Article:

○ ○ ○

Ackermann steering geometry is a geometric arrangement of linkages in the steering of a car or other vehicle designed to solve the problem of wheels on the inside and outside of a turn needing to trace out circles of different radii.

image description Source: https://en.wikipedia.org/wiki/Ackermann_steering_geometry

Take a look at this Gazebo plugin that you can adapt: https://github.com/froohoo/ackermansteer. And there is a good video that explains the application: https://www.youtube.com/watch?v=WlFdLkD3wa8

Another example: https://github.com/ros-simulation/gazebo_ros_pkgs/blob/dashing/gazebo_plugins/worlds/gazebo_ros_ackermann_drive_demo.world


Originally posted by osilva with karma: 1650 on 2022-01-25

This answer was NOT ACCEPTED on the original site

Post score: 1


Original comments

Comment by sameh4 on 2022-01-25:
Hi @osilva: thanks for the answer. I suspected this to be the case, and I well familiar with ackermann steering, and its bicycle model kinematics vs. the unicycle model of Diff Drive. The question I have is why do smaller robots work with Diff Drive? As I say I've built some robot chassis that use Diff Drive. Shouldn't be the same when it's a small chassis or when it's a big chassis? If the right side tires move faster, the vehicle turns left, no batter how big. Or am I mistaken here?

I wanted to avoid ackerman steering because it's much more complicated to implement on the actual mower. It's very easy to connect 4 motors to the wheels, but implementing a rack-and-pinion gears and servo motors, it's a big mess...

Comment by sameh4 on 2022-01-25:
A helpful link for this discussion https://www.quora.com/Why-do-cars-use-Ackerman-steering-instead-of-differential-drives

Comment by sameh4 on 2022-01-25:
A research paper on 4WD controller EV where each wheel has an attached motor https://www.mdpi.com/1996-1073/11/11/2892/pdf

Comment by osilva on 2022-01-25:
Please note:

Controller for differential drive wheel systems. Control is in the form of a velocity command, that is split then sent on the two wheels of a differential drive wheel base

Source: http://wiki.ros.org/diff_drive_controller

You can always make your own gazebo plugin and have individual motor control for each wheel but the existing differential won't allow you do it.

○ ○ ○

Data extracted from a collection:

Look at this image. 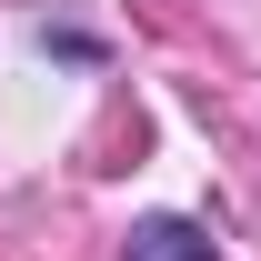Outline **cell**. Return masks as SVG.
<instances>
[{"label":"cell","instance_id":"cell-1","mask_svg":"<svg viewBox=\"0 0 261 261\" xmlns=\"http://www.w3.org/2000/svg\"><path fill=\"white\" fill-rule=\"evenodd\" d=\"M121 261H221V251H211V231H201V221H171V211H151V221H130Z\"/></svg>","mask_w":261,"mask_h":261}]
</instances>
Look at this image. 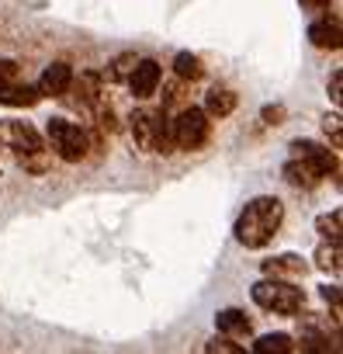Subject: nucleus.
<instances>
[{"instance_id": "nucleus-2", "label": "nucleus", "mask_w": 343, "mask_h": 354, "mask_svg": "<svg viewBox=\"0 0 343 354\" xmlns=\"http://www.w3.org/2000/svg\"><path fill=\"white\" fill-rule=\"evenodd\" d=\"M132 139L142 153H177L174 129L163 108H142L132 115Z\"/></svg>"}, {"instance_id": "nucleus-17", "label": "nucleus", "mask_w": 343, "mask_h": 354, "mask_svg": "<svg viewBox=\"0 0 343 354\" xmlns=\"http://www.w3.org/2000/svg\"><path fill=\"white\" fill-rule=\"evenodd\" d=\"M315 268L326 271V274H340L343 271V254H340V243H322L315 250Z\"/></svg>"}, {"instance_id": "nucleus-11", "label": "nucleus", "mask_w": 343, "mask_h": 354, "mask_svg": "<svg viewBox=\"0 0 343 354\" xmlns=\"http://www.w3.org/2000/svg\"><path fill=\"white\" fill-rule=\"evenodd\" d=\"M305 271H308V264H305L298 254H281V257L264 261V274H267V278H298V274H305Z\"/></svg>"}, {"instance_id": "nucleus-15", "label": "nucleus", "mask_w": 343, "mask_h": 354, "mask_svg": "<svg viewBox=\"0 0 343 354\" xmlns=\"http://www.w3.org/2000/svg\"><path fill=\"white\" fill-rule=\"evenodd\" d=\"M215 326H219V333H229V337H246L250 333V319L239 309H219L215 313Z\"/></svg>"}, {"instance_id": "nucleus-19", "label": "nucleus", "mask_w": 343, "mask_h": 354, "mask_svg": "<svg viewBox=\"0 0 343 354\" xmlns=\"http://www.w3.org/2000/svg\"><path fill=\"white\" fill-rule=\"evenodd\" d=\"M135 63H139V56H135V53H121V56H115V59L108 63L104 77H108L111 84H121V80H128V77H132Z\"/></svg>"}, {"instance_id": "nucleus-3", "label": "nucleus", "mask_w": 343, "mask_h": 354, "mask_svg": "<svg viewBox=\"0 0 343 354\" xmlns=\"http://www.w3.org/2000/svg\"><path fill=\"white\" fill-rule=\"evenodd\" d=\"M250 295H253V302H257L260 309L277 313V316H295V313H302V306H305V292H302V288H295V285L284 281V278H267V274H264V281H257V285L250 288Z\"/></svg>"}, {"instance_id": "nucleus-27", "label": "nucleus", "mask_w": 343, "mask_h": 354, "mask_svg": "<svg viewBox=\"0 0 343 354\" xmlns=\"http://www.w3.org/2000/svg\"><path fill=\"white\" fill-rule=\"evenodd\" d=\"M322 299H326V302L340 313V285H322Z\"/></svg>"}, {"instance_id": "nucleus-6", "label": "nucleus", "mask_w": 343, "mask_h": 354, "mask_svg": "<svg viewBox=\"0 0 343 354\" xmlns=\"http://www.w3.org/2000/svg\"><path fill=\"white\" fill-rule=\"evenodd\" d=\"M0 146L14 149L18 156H39L46 149V139L28 122H0Z\"/></svg>"}, {"instance_id": "nucleus-16", "label": "nucleus", "mask_w": 343, "mask_h": 354, "mask_svg": "<svg viewBox=\"0 0 343 354\" xmlns=\"http://www.w3.org/2000/svg\"><path fill=\"white\" fill-rule=\"evenodd\" d=\"M315 230H319V236H322V240L340 243V240H343V212H340V209H333V212L319 216V219H315Z\"/></svg>"}, {"instance_id": "nucleus-14", "label": "nucleus", "mask_w": 343, "mask_h": 354, "mask_svg": "<svg viewBox=\"0 0 343 354\" xmlns=\"http://www.w3.org/2000/svg\"><path fill=\"white\" fill-rule=\"evenodd\" d=\"M233 111H236V94H233V91L215 87V91L205 94V115H208V118H226V115H233Z\"/></svg>"}, {"instance_id": "nucleus-22", "label": "nucleus", "mask_w": 343, "mask_h": 354, "mask_svg": "<svg viewBox=\"0 0 343 354\" xmlns=\"http://www.w3.org/2000/svg\"><path fill=\"white\" fill-rule=\"evenodd\" d=\"M205 351H208V354H219V351H222V354H243V347H239V344H236L229 333H222V337H212V340L205 344Z\"/></svg>"}, {"instance_id": "nucleus-5", "label": "nucleus", "mask_w": 343, "mask_h": 354, "mask_svg": "<svg viewBox=\"0 0 343 354\" xmlns=\"http://www.w3.org/2000/svg\"><path fill=\"white\" fill-rule=\"evenodd\" d=\"M170 129H174V146L188 149V153L202 149L208 142V136H212V122H208L205 108H195V104H188L174 122H170Z\"/></svg>"}, {"instance_id": "nucleus-24", "label": "nucleus", "mask_w": 343, "mask_h": 354, "mask_svg": "<svg viewBox=\"0 0 343 354\" xmlns=\"http://www.w3.org/2000/svg\"><path fill=\"white\" fill-rule=\"evenodd\" d=\"M284 115H288L284 104H267V108L260 111V118H264L267 125H284Z\"/></svg>"}, {"instance_id": "nucleus-20", "label": "nucleus", "mask_w": 343, "mask_h": 354, "mask_svg": "<svg viewBox=\"0 0 343 354\" xmlns=\"http://www.w3.org/2000/svg\"><path fill=\"white\" fill-rule=\"evenodd\" d=\"M174 73H177V80H198L205 73V66L195 53H177L174 56Z\"/></svg>"}, {"instance_id": "nucleus-9", "label": "nucleus", "mask_w": 343, "mask_h": 354, "mask_svg": "<svg viewBox=\"0 0 343 354\" xmlns=\"http://www.w3.org/2000/svg\"><path fill=\"white\" fill-rule=\"evenodd\" d=\"M70 84H73L70 63H52V66H46V73L39 80V91L52 94V97H63V94H70Z\"/></svg>"}, {"instance_id": "nucleus-4", "label": "nucleus", "mask_w": 343, "mask_h": 354, "mask_svg": "<svg viewBox=\"0 0 343 354\" xmlns=\"http://www.w3.org/2000/svg\"><path fill=\"white\" fill-rule=\"evenodd\" d=\"M46 136H49V146L56 149V156L66 160V163H80V160L90 153V136H87V129H80L77 122L49 118Z\"/></svg>"}, {"instance_id": "nucleus-25", "label": "nucleus", "mask_w": 343, "mask_h": 354, "mask_svg": "<svg viewBox=\"0 0 343 354\" xmlns=\"http://www.w3.org/2000/svg\"><path fill=\"white\" fill-rule=\"evenodd\" d=\"M302 11H312V15H322V11H333V0H298Z\"/></svg>"}, {"instance_id": "nucleus-12", "label": "nucleus", "mask_w": 343, "mask_h": 354, "mask_svg": "<svg viewBox=\"0 0 343 354\" xmlns=\"http://www.w3.org/2000/svg\"><path fill=\"white\" fill-rule=\"evenodd\" d=\"M281 174H284V181H288L291 188H305V192H308V188H315V185L322 181V177H319L308 163H302L298 156H291V160L284 163V170H281Z\"/></svg>"}, {"instance_id": "nucleus-23", "label": "nucleus", "mask_w": 343, "mask_h": 354, "mask_svg": "<svg viewBox=\"0 0 343 354\" xmlns=\"http://www.w3.org/2000/svg\"><path fill=\"white\" fill-rule=\"evenodd\" d=\"M326 91H329V97H333V104H340V101H343V70H333V77H329V84H326Z\"/></svg>"}, {"instance_id": "nucleus-26", "label": "nucleus", "mask_w": 343, "mask_h": 354, "mask_svg": "<svg viewBox=\"0 0 343 354\" xmlns=\"http://www.w3.org/2000/svg\"><path fill=\"white\" fill-rule=\"evenodd\" d=\"M18 77V63L14 59H0V84H8Z\"/></svg>"}, {"instance_id": "nucleus-10", "label": "nucleus", "mask_w": 343, "mask_h": 354, "mask_svg": "<svg viewBox=\"0 0 343 354\" xmlns=\"http://www.w3.org/2000/svg\"><path fill=\"white\" fill-rule=\"evenodd\" d=\"M46 94L39 91V87H32V84H0V104H11V108H32V104H39Z\"/></svg>"}, {"instance_id": "nucleus-8", "label": "nucleus", "mask_w": 343, "mask_h": 354, "mask_svg": "<svg viewBox=\"0 0 343 354\" xmlns=\"http://www.w3.org/2000/svg\"><path fill=\"white\" fill-rule=\"evenodd\" d=\"M159 77H163V70H159L156 59H139L135 70H132V77H128V87H132V94H135L139 101H146V97L156 94Z\"/></svg>"}, {"instance_id": "nucleus-21", "label": "nucleus", "mask_w": 343, "mask_h": 354, "mask_svg": "<svg viewBox=\"0 0 343 354\" xmlns=\"http://www.w3.org/2000/svg\"><path fill=\"white\" fill-rule=\"evenodd\" d=\"M343 118H340V111H333V115H326L322 118V132L326 136H333V149L340 153V146H343V125H340Z\"/></svg>"}, {"instance_id": "nucleus-18", "label": "nucleus", "mask_w": 343, "mask_h": 354, "mask_svg": "<svg viewBox=\"0 0 343 354\" xmlns=\"http://www.w3.org/2000/svg\"><path fill=\"white\" fill-rule=\"evenodd\" d=\"M253 351L257 354H288V351H295V340L288 333H264V337H257Z\"/></svg>"}, {"instance_id": "nucleus-1", "label": "nucleus", "mask_w": 343, "mask_h": 354, "mask_svg": "<svg viewBox=\"0 0 343 354\" xmlns=\"http://www.w3.org/2000/svg\"><path fill=\"white\" fill-rule=\"evenodd\" d=\"M281 223H284V202L274 198V195H257V198H250L246 209L239 212L233 233H236V243H239V247L260 250V247H267V243L277 236Z\"/></svg>"}, {"instance_id": "nucleus-7", "label": "nucleus", "mask_w": 343, "mask_h": 354, "mask_svg": "<svg viewBox=\"0 0 343 354\" xmlns=\"http://www.w3.org/2000/svg\"><path fill=\"white\" fill-rule=\"evenodd\" d=\"M291 156H298L302 163H308L319 177H336L340 174V160H336V149H326V146H319V142H312V139H295L291 142Z\"/></svg>"}, {"instance_id": "nucleus-13", "label": "nucleus", "mask_w": 343, "mask_h": 354, "mask_svg": "<svg viewBox=\"0 0 343 354\" xmlns=\"http://www.w3.org/2000/svg\"><path fill=\"white\" fill-rule=\"evenodd\" d=\"M308 42L315 49H340L343 46L340 21H315V25H308Z\"/></svg>"}]
</instances>
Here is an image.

○ ○ ○

To be done:
(a) In the Ackermann steering thread, what problem is Ackermann steering geometry designed to solve?
(b) Write out the part of the Ackermann steering thread from "Originally posted by" up to and including "a big mess...".

In response:
(a) It solves the problem of the wheels on the inside and outside of a turn needing to trace out circles of different radii.

(b)
Originally posted by osilva with karma: 1650 on 2022-01-25

This answer was NOT ACCEPTED on the original site

Post score: 1


Original comments

Comment by sameh4 on 2022-01-25:
Hi @osilva: thanks for the answer. I suspected this to be the case, and I well familiar with ackermann steering, and its bicycle model kinematics vs. the unicycle model of Diff Drive. The question I have is why do smaller robots work with Diff Drive? As I say I've built some robot chassis that use Diff Drive. Shouldn't be the same when it's a small chassis or when it's a big chassis? If the right side tires move faster, the vehicle turns left, no batter how big. Or am I mistaken here?

I wanted to avoid ackerman steering because it's much more complicated to implement on the actual mower. It's very easy to connect 4 motors to the wheels, but implementing a rack-and-pinion gears and servo motors, it's a big mess...